What is the worst job that you have ever worked at?

Probably banquet waiter. Here is a brief description so that you can savor the hell.

When I arrived in the U.S. as a penniless immigrant I could find work only as a banquet waiter, at Houston's Shamrock hotel, featured around that time in the great film Giant, starring Rock Hudson, Elizabeth Taylor and James Dean. Surely you recall the cascading liquor shelves falling like dominoes, destroying immense amounts of wines and spirits? A fabulous scene. The hotel had been created by the wildcatter Glenn McCarthy but his profligate ways and oil-patch missteps meant that he soon lost it to the Hilton hotel chain, which renamed it the Shamrock Hilton. It did big banquet business.

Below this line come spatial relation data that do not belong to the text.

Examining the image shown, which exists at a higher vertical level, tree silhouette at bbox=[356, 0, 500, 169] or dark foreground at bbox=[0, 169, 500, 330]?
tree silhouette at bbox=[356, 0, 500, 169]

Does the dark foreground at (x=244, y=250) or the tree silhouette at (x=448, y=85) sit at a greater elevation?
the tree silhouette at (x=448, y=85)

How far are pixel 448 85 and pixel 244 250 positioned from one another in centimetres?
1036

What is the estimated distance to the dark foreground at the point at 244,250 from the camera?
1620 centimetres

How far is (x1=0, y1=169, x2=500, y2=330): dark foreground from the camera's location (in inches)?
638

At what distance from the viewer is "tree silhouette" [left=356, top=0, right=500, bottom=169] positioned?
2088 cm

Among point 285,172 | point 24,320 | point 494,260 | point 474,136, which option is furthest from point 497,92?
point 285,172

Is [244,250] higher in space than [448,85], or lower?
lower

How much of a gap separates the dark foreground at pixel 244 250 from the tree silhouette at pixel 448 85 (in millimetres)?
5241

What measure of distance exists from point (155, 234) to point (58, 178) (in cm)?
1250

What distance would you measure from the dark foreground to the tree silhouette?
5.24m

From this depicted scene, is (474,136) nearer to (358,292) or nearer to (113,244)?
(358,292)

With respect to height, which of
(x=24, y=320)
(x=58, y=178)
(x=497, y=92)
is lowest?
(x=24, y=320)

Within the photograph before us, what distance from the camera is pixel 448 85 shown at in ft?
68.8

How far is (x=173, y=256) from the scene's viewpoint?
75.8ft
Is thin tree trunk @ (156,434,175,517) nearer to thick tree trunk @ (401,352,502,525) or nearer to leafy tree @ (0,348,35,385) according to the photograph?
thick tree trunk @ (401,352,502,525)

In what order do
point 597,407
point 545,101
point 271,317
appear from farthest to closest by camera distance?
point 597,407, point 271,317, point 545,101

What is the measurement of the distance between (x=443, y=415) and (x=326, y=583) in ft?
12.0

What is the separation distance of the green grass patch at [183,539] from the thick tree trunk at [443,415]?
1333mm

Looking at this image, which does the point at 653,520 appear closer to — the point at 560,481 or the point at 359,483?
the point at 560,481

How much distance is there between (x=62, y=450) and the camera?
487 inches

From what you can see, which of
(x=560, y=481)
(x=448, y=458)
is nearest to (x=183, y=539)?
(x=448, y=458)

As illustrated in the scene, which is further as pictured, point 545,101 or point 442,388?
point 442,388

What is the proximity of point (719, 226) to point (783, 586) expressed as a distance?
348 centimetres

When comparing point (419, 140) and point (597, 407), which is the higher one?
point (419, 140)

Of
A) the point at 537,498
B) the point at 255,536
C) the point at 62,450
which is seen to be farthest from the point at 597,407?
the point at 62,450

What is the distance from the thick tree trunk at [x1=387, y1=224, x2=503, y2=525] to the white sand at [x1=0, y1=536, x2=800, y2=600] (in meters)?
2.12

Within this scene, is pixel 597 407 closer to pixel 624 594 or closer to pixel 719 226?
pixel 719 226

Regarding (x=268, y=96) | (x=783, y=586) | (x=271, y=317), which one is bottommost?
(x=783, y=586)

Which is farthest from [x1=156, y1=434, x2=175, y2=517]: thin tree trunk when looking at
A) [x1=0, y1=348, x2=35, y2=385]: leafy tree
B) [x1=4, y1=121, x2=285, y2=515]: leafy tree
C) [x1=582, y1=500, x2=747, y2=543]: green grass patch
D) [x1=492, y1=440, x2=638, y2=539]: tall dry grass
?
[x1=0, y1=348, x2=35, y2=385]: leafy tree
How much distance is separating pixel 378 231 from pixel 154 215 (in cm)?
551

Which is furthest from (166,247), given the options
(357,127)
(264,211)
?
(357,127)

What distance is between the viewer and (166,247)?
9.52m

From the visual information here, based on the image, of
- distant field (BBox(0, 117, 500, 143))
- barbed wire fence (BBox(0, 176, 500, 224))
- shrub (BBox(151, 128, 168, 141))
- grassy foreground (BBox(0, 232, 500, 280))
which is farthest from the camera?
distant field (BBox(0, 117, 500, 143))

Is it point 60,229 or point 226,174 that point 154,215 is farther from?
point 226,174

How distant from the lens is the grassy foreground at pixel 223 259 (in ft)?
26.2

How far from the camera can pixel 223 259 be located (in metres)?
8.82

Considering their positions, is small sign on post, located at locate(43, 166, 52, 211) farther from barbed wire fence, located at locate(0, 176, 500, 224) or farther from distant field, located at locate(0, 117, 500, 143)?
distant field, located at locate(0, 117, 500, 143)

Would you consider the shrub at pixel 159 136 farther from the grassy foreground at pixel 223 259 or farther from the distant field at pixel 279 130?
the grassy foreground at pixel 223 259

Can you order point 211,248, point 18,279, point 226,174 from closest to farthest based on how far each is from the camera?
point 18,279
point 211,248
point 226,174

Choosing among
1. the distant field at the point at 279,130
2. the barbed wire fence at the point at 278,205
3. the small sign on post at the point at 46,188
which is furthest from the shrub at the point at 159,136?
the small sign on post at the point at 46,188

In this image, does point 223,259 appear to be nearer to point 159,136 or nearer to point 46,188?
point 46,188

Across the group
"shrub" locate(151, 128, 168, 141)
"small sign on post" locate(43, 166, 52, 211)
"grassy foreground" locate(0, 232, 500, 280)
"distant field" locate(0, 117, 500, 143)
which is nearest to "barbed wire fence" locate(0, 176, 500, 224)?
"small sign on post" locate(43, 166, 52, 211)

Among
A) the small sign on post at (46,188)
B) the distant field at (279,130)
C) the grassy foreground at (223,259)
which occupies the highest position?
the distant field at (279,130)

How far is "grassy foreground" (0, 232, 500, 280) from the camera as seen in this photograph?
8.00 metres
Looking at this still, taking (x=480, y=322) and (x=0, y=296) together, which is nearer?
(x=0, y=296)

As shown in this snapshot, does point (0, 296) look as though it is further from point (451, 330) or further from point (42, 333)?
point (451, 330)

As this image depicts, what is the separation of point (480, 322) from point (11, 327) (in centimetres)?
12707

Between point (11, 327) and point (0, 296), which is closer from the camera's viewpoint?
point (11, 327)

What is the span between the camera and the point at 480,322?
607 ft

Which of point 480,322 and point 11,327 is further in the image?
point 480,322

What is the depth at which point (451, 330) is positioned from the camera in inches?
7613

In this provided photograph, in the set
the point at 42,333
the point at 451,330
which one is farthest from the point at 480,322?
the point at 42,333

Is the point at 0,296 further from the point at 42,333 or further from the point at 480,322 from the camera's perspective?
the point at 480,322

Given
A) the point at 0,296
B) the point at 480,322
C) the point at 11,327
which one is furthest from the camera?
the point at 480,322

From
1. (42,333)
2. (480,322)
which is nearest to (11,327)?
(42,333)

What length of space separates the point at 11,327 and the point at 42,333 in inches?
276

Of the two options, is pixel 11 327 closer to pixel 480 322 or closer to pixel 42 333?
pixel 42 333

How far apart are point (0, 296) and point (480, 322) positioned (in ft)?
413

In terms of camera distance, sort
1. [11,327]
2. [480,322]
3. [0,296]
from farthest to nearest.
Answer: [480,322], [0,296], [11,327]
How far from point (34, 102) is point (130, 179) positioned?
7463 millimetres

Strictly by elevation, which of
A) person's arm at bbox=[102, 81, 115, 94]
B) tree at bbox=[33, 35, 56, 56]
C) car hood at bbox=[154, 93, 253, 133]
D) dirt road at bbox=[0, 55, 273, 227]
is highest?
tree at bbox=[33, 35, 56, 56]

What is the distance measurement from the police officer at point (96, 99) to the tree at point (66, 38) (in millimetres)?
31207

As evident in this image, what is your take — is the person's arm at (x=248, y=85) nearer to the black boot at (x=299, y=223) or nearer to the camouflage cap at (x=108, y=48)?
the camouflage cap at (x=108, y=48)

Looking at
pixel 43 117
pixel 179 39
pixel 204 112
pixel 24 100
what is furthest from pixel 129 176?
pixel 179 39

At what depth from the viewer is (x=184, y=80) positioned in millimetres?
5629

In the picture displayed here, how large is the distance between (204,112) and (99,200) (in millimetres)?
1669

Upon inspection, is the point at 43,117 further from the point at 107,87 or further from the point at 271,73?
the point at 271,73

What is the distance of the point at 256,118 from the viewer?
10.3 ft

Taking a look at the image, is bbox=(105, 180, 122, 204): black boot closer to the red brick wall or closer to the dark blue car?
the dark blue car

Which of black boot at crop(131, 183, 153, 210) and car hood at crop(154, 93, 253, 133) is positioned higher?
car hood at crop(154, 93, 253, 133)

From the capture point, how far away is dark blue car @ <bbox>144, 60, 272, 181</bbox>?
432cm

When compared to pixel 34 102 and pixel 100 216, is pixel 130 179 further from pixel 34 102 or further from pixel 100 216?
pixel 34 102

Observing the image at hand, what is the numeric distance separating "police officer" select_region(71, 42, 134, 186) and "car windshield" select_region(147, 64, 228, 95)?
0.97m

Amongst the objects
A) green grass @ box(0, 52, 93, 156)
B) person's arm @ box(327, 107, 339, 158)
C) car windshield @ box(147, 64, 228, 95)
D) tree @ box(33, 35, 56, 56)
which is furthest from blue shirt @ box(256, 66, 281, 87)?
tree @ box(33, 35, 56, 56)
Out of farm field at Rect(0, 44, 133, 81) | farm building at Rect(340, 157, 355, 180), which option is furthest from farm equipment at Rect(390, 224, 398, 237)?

There, I was surrounded at work by wetbacks, criminals on the lam, athletes who couldn't make the cut (tennis, golf), and legal immigrants like me-human detritus, the scum of the earth. Calibrating our status in the work pecking order, as far as I could see we reported to the fist-sized Texas cockroaches, big enough to keep as pets if they could be tamed and named, that held up the hotel's walls. The cockroaches in turn reported apparently to the Captain of the Waiters, on up to the Maitre d'. The on-call summons came at the last minute, though such events must surely have been planned a bit earlier. Or were we the movable feast?

Our pay: $1/hour, tackling events like the 5,000-person Humble Oil (pronounced 'umble in Texan, now ExxonMobil) Christmas party. Fifty of us banquet waiters each served one hundred guests. We had to set up the grotesquely decorated banquet room, a bizarre alloy of Victorian frightful and bawdy-house modern, entirely appropriate to the hotel itself, serve the meal and drinks, then clean up. This was all done over a ten-hour period, running like dervishes until the feet were in agony. Hotel gratuity, based on the bill, and tips from the kindness of strangers, were extra.

The gratuity? Funny you should ask. The split: the (absent) Maitre d' took 60%, or $3,000, the Captain of the Waiters took 30%, or $1,500; we fifty waiters split the remaining 10%, or $10 each. Today, even at the miserable minimum wage, those amounts are at least ten times higher. Years later, laws were passed to level the playing field slightly for banquet staff vs. management but we considered ourselves lucky to have work of any kind. Or pay. These days, obscenely rewarded management is normal and most other employees are still starving.

Tips were another interesting phenomenon. First, the banquet-waiter's uniform, to approximate size: a white dress shirt with black clip-on bow tie, red jacket and black trousers, pocketless by design. Tips, if any-rubber-chicken diners are generally niggardly with largesse-had to be pooled for subsequent distribution to all of us at the end of the evening. The money thus derived augmented trivially the $20 ($10 pay, $10 gratuity) for ten hours relentless labour. Say, $1 per waiter, maybe, on a good night. I never saw more than $2 from any event, and I worked regularly, but I suspected that some of my fellow banquet waiters were gaming the system.

In the rubber-chicken mêlée one had to speak to guests occasionally. One-a robust, well-lubricated Texas oilman with wife and/or girlfriend-noted my English accent.

"Whar you from, boy?" he bellowed over the din.

"England, sir." Wasn't it obvious? I am blessed or cursed with an accent you could, perhaps should, cut with a knife, though I always insist that it is others who have the accents, not I.

"Aw hey-ull. It's an itty-bitty place, innit?" His accent was just as distinctive, to me.

I gave him the dimensions of the small island of my birth. He laughed uproariously. "Shee-yut," he exclaimed (Texans have such a way with words), "Ah figger we c'd git England into Texas fahve tahms."

"I imagine you could, sir," I responded, "and think what an improvement it might be."

"I lak you, boy," he said, slipping me an almost unimaginable sum: a $20 bill.

I did not intend to share my new-found riches. The only place to hide the banknote: the instep of my loafer. This had to be done carefully. I was now, myself, playing the system. The penalty for being observed was severe. One might leave later, all innocence, to find that a defrauded peer or two had observed the dastardly deed of hiding funds supposed to be shared and would be waiting at the hotel exit with a blade to create thirty-stitch openings in the face or in even more painful parts of the body. Then they took the money. Such things happened. We all knew.